THINGS TO DO>
(A) In the forum thread about typing the degree symbol, what does Character Map call the character produced by Alt-0186?
(B) Duplicate the part of the degree-symbol forum thread between "01-18-2013 01:03 AM" and "side by side.", inclusive.
(C) Write the next part of the degree-symbol forum thread, picking up right after its last post.
-- Start of SOURCE EXCERPT --
01-18-2013 01:03 AM
Hi. I tried ALT - 176. and it worked to generate the degree symbol. But when i continue to type char 'C' , the string became question mark '?'. Is there a need to type something else in between ° and C so that it wont become the question mark?
, insert char 'C', it became
01-18-2013 04:04 AM
Hold Alt, press 0186, release Alt. If it doesn't work the font doesn't support º.
º-º
You can use Character map to select and copy it, but it also gives the keystroke combination to write it directly.
/Y
01-18-2013 12:13 PM
Actually, the degree sign is Alt-0176. Alt-0186 is a different character that looks a lot like a degree symbol, but looks a little larger and a little lower on the line. Character map calles it the "Masculine Ordinal Indicator" whatever the heck that is supposed to mean. °°ºº are a pair of each side by side.
Alt 0176 followed by a C works just fine for me. I suggest trying again. Be sure to enter the leading zero.
01-18-2013 07:21 PM
Thank for all your replies. I tried and found that ° and C need to using different font. It means that after i typed ° , i have to change to another font at font setting then type in char 'C'. Symbol °C perfectly shown on string indicator
01-18-2013 07:39 PM
What font did you have there to begin with? I have never had to change fonts. The default font for LabVIEW (which I think maps to one of the windows fonts) works just fine for me. Are you dealing with some sort of foreign Unicode font?
-- End of SOURCE EXCERPT --
-- Start of RAW RECORDS --
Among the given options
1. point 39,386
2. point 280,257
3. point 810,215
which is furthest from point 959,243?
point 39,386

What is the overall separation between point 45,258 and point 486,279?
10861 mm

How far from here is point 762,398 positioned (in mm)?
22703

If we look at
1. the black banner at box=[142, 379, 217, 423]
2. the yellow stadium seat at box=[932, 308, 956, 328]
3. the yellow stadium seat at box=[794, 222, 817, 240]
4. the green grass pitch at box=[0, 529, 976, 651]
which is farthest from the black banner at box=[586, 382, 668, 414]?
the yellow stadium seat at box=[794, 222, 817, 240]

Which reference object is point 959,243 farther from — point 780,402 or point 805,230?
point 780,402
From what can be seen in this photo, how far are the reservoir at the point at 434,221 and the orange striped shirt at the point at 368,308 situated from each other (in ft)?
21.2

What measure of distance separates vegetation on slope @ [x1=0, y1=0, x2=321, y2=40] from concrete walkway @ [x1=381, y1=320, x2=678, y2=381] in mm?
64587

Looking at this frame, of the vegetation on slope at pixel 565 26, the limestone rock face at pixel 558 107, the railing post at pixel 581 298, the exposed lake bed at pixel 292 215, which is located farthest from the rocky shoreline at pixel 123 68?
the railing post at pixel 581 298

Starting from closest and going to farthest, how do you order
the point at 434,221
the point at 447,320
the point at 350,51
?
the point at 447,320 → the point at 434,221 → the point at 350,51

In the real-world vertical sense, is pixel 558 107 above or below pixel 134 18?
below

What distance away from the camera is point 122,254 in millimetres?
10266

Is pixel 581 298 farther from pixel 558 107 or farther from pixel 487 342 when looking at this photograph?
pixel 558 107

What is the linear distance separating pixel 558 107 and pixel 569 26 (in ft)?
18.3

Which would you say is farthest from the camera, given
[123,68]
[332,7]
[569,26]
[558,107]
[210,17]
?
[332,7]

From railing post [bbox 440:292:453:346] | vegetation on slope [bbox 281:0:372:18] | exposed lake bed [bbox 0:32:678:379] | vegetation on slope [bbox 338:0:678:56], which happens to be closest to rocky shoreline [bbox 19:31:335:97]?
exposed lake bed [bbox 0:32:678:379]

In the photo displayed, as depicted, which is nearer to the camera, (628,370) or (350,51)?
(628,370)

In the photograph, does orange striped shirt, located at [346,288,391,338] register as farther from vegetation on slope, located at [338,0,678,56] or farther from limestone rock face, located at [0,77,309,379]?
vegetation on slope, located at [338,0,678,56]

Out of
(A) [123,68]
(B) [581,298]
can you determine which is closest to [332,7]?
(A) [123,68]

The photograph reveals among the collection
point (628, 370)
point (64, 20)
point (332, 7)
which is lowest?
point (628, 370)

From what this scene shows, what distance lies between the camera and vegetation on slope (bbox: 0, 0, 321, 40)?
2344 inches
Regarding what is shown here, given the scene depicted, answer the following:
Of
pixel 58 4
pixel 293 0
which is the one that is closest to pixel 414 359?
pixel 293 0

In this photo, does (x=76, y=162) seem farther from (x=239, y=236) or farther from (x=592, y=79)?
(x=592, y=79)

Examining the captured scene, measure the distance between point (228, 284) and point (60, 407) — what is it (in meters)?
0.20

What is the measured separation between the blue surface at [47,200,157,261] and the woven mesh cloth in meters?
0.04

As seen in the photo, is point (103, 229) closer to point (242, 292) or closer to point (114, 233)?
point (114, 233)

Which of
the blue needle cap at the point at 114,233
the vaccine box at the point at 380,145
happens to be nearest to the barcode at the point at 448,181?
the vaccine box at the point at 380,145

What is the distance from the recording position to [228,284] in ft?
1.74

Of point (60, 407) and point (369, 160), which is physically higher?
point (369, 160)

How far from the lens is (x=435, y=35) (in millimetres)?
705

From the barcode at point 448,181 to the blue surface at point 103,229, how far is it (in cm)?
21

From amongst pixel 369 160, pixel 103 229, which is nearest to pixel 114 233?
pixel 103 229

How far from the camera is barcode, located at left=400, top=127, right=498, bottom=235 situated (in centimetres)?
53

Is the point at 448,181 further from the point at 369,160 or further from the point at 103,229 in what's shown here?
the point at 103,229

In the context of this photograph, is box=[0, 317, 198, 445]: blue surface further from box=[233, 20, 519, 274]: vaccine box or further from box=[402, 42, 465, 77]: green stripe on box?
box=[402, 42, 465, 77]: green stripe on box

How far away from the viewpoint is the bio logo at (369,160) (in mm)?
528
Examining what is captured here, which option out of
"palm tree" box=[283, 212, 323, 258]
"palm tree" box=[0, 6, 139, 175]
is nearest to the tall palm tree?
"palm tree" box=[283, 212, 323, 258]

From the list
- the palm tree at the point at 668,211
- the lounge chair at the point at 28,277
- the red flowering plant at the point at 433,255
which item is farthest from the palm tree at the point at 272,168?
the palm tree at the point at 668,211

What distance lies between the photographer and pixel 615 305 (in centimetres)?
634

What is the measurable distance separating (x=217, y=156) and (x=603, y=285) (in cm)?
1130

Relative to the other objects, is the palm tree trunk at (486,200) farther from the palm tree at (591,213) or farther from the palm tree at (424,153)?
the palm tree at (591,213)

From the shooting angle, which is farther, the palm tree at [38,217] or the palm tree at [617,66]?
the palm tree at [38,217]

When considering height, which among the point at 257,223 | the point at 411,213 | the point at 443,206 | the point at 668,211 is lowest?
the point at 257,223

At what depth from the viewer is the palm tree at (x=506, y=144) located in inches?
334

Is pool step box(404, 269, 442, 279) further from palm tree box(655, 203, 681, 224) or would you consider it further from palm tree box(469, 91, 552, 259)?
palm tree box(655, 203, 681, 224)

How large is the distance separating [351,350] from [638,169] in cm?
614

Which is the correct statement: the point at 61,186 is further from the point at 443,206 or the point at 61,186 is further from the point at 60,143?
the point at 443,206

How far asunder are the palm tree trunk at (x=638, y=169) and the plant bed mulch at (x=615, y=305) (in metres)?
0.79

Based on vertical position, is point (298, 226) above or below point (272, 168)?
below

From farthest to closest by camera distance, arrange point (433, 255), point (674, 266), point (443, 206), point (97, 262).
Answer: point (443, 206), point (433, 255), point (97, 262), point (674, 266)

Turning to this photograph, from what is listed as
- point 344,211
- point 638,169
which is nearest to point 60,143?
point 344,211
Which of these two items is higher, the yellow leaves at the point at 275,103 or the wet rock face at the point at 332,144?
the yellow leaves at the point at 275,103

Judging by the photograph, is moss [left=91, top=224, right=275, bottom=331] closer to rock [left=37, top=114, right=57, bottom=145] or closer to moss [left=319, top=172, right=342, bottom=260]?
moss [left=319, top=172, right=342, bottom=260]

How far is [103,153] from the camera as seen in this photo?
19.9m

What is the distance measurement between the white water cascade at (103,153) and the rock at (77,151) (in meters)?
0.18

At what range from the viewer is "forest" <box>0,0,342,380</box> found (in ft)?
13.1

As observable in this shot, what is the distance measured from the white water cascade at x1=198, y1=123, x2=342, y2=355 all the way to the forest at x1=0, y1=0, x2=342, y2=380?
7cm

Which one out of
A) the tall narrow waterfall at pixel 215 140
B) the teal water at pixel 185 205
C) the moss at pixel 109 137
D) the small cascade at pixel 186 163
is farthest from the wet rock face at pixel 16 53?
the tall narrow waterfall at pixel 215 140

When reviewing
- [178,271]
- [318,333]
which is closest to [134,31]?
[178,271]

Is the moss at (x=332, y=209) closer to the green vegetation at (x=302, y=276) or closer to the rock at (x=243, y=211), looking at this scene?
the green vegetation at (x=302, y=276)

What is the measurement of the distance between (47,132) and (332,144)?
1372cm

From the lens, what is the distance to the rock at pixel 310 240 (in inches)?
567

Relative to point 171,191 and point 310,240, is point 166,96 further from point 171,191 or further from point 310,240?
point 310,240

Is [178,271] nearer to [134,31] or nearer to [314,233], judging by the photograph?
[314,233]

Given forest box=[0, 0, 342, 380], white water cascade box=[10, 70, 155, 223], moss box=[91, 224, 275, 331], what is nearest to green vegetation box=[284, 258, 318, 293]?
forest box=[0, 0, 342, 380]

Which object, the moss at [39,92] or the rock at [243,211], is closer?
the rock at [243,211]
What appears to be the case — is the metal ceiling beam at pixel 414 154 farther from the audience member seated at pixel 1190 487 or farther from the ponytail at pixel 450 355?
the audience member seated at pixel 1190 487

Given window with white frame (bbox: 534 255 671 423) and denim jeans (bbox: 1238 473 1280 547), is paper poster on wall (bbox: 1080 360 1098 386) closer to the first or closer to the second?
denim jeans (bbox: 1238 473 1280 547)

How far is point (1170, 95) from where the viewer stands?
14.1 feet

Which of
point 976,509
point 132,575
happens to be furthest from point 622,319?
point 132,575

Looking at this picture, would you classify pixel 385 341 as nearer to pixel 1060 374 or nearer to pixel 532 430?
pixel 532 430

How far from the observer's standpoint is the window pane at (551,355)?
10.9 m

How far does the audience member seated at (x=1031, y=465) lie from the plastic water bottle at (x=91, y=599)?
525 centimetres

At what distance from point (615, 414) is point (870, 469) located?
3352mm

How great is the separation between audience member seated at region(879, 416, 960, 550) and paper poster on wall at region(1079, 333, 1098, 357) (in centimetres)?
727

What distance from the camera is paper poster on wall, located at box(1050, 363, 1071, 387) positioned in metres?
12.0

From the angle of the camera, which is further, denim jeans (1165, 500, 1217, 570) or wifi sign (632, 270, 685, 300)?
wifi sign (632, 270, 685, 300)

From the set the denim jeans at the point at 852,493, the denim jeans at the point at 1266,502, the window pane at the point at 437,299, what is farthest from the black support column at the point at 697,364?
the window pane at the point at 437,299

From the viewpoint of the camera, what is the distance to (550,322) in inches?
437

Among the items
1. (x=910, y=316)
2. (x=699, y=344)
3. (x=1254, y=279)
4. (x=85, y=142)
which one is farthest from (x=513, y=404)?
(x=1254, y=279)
-- End of RAW RECORDS --
RESPONSES BY TASK>
(A) Masculine Ordinal Indicator

(B)
01-18-2013 01:03 AM
Hi. I tried ALT - 176. and it worked to generate the degree symbol. But when i continue to type char 'C' , the string became question mark '?'. Is there a need to type something else in between ° and C so that it wont become the question mark?
, insert char 'C', it became
01-18-2013 04:04 AM
Hold Alt, press 0186, release Alt. If it doesn't work the font doesn't support º.
º-º
You can use Character map to select and copy it, but it also gives the keystroke combination to write it directly.
/Y
01-18-2013 12:13 PM
Actually, the degree sign is Alt-0176. Alt-0186 is a different character that looks a lot like a degree symbol, but looks a little larger and a little lower on the line. Character map calles it the "Masculine Ordinal Indicator" whatever the heck that is supposed to mean. °°ºº are a pair of each side by side.

(C)
01-18-2013 08:33 PM
I had tried different font for example Arial, Times New Romen , Calibri . It just cannot shown ºC together. º and C need to use the font which different with each others.
Since you said that there is no problem for you in labview. So i think should be different language setting between computers and i made a test for it. Initially, I set Chinese (Simplied,PRC) to 'Current language for non-Unicode programs' setting at control panel. With this setting, ° and C cannot type together with the same font. So , i now changed the setting to English (United State). The °C is perfectly shown together. Thank again for your attention
01-18-2013 08:38 PM - edited 01-18-2013 08:40 PM
Make a correction at here. The ascii code for º is 167. Not 176 as i stated before. Now just found out the mistake
01-18-2013 08:56 PM
Perhaps it is in a different location for the font you are using. But it is always Alt-0176 in the fonts I regularly use.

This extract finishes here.